> [What to produce]: Copy the line with "The whole image" and all lines following it through the last line of the entries, exactly as written.

> [Given records]:
◇ ◇ ◇ ◇
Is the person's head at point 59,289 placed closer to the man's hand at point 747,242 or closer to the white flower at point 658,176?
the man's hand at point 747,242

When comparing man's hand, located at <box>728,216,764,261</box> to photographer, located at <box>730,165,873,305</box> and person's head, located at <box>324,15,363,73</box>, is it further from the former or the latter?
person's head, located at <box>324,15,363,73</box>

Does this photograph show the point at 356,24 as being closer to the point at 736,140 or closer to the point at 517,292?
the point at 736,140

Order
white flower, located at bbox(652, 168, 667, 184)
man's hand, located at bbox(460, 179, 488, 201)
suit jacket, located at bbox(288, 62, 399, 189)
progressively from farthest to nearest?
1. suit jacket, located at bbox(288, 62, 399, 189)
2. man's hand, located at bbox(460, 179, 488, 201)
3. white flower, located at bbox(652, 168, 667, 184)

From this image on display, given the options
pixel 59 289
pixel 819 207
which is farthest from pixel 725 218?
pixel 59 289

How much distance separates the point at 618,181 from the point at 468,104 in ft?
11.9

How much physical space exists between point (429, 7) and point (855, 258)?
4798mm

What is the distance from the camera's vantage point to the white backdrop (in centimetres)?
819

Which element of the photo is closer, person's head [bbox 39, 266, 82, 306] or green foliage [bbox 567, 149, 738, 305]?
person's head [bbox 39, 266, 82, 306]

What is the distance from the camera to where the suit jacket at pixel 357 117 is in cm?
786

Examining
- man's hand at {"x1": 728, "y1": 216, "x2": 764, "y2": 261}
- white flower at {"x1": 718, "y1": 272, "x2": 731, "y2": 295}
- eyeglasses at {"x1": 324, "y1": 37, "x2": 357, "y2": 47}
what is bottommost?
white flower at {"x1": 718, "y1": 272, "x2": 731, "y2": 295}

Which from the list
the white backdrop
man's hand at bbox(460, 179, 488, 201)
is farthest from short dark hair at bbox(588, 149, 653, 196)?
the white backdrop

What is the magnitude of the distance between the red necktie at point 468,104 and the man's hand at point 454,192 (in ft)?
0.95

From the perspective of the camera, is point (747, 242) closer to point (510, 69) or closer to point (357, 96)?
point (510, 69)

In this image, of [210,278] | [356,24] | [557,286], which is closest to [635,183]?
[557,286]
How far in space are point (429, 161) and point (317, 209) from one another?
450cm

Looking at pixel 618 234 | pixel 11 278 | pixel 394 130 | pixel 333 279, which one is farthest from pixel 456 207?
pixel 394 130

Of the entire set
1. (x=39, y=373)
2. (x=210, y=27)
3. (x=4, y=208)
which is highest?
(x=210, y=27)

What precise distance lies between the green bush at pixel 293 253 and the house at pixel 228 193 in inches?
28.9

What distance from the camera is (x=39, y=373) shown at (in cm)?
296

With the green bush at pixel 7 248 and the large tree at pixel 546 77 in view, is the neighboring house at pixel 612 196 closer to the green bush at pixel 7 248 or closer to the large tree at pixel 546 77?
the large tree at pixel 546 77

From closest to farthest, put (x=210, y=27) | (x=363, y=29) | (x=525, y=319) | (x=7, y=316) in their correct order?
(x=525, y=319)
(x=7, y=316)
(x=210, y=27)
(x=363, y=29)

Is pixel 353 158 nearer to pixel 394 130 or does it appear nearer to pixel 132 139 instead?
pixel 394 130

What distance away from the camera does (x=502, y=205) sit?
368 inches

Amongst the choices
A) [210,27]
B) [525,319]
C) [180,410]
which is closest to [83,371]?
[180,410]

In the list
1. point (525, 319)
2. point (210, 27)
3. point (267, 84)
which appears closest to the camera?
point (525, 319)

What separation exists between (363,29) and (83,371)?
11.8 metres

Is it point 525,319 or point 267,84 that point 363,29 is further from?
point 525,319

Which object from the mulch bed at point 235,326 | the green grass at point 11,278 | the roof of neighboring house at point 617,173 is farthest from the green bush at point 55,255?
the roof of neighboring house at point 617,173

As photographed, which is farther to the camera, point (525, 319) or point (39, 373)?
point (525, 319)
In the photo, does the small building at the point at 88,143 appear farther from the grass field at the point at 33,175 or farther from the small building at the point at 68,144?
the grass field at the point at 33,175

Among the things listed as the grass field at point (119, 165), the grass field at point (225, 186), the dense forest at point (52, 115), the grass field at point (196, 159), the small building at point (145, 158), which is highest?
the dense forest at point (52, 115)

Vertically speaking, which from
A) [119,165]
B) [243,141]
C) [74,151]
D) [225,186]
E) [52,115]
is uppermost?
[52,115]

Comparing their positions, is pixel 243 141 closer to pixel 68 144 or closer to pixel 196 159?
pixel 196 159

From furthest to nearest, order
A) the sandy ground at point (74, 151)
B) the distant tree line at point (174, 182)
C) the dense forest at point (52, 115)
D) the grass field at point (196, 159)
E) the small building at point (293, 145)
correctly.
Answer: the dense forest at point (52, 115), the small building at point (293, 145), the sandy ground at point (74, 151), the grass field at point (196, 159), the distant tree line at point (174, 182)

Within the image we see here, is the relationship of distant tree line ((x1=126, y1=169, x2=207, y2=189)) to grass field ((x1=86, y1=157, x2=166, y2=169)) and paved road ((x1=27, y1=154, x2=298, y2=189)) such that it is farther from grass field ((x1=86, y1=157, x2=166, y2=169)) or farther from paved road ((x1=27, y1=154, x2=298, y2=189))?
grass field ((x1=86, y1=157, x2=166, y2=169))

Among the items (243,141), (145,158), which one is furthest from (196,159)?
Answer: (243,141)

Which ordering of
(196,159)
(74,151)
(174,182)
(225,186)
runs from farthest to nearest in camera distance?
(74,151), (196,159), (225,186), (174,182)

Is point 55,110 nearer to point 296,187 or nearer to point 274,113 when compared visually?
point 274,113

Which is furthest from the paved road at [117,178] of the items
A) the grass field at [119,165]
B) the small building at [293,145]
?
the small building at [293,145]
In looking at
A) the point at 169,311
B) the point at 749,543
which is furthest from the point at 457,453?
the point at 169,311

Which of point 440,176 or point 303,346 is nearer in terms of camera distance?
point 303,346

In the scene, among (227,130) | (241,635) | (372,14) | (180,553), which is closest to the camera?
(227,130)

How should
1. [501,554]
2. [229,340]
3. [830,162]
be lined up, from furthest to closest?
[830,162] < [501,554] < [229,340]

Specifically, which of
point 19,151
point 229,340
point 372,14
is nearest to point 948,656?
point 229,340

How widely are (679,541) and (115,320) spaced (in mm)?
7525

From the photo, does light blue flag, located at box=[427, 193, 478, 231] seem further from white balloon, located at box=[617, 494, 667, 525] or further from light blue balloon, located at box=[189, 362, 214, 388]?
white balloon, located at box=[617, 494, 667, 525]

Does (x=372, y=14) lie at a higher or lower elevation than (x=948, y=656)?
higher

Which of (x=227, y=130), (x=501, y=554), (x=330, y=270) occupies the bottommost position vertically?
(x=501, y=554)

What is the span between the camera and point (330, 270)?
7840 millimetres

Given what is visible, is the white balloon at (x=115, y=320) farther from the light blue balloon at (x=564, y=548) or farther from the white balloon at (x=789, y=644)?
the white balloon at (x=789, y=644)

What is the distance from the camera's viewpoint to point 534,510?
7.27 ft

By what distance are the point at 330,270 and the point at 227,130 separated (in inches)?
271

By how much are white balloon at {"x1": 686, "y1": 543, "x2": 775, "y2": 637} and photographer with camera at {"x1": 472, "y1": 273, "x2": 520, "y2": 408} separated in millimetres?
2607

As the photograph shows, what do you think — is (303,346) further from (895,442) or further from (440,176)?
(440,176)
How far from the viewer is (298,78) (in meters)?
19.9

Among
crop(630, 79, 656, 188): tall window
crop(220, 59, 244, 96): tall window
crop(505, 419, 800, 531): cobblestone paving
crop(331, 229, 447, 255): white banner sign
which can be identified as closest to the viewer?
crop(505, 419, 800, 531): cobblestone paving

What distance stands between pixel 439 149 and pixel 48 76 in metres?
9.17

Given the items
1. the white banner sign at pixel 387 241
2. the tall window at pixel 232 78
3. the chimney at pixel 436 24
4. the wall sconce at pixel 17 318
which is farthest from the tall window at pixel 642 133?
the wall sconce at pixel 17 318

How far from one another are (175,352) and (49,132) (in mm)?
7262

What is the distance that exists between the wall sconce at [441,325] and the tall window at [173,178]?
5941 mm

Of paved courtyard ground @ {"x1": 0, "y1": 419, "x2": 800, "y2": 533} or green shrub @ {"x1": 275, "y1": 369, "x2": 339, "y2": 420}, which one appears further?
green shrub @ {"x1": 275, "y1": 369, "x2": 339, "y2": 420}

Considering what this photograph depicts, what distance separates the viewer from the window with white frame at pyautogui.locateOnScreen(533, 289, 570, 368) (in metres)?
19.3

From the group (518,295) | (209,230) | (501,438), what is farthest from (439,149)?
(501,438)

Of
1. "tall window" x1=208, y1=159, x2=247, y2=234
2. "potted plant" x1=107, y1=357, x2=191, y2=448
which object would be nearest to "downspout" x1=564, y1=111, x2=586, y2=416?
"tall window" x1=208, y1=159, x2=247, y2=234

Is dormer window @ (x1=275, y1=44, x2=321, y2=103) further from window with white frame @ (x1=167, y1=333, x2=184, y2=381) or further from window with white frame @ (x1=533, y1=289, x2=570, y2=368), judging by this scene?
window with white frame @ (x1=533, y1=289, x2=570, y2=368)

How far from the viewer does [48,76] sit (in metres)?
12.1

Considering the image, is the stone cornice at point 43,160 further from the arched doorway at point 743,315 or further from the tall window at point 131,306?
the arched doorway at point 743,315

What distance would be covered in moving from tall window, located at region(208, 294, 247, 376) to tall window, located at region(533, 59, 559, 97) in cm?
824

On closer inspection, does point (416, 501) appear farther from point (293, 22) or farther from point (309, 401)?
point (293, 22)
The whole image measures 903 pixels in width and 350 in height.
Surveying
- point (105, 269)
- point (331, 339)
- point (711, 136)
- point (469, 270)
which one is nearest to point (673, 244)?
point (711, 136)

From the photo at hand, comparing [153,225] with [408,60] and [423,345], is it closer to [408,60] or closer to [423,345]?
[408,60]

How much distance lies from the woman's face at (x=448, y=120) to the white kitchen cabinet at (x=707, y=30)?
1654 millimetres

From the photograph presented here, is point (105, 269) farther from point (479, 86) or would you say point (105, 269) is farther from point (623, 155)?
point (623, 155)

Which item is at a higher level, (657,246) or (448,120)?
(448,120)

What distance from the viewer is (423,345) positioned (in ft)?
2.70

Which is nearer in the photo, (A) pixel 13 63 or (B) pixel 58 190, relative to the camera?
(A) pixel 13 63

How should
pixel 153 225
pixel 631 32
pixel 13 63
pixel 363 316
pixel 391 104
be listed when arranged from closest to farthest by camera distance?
◇ ◇ ◇ ◇
> [Answer to the exercise]:
The whole image measures 903 pixels in width and 350 in height.
Surveying
- point (105, 269)
- point (331, 339)
- point (711, 136)
- point (469, 270)
which one is nearest to point (673, 244)?
point (711, 136)

From the photo at hand, comparing [153,225] with [408,60] and [423,345], is it closer to [408,60] or closer to [423,345]?
[408,60]

How much distance lies from the woman's face at (x=448, y=120) to the white kitchen cabinet at (x=707, y=30)?
1654 millimetres

From the photograph presented here, is point (105, 269) farther from point (479, 86) or would you say point (105, 269) is farther from point (623, 155)?
point (623, 155)

Which item is at a higher level, (657,246) or (448,120)?
(448,120)

What distance from the viewer is (423,345) positioned (in ft)?
2.70

Which is nearer in the photo, (A) pixel 13 63 or (B) pixel 58 190, relative to the camera?
(A) pixel 13 63

How should
pixel 153 225
pixel 631 32
pixel 13 63
pixel 363 316
pixel 391 104
be listed when arranged from closest to farthest by camera distance?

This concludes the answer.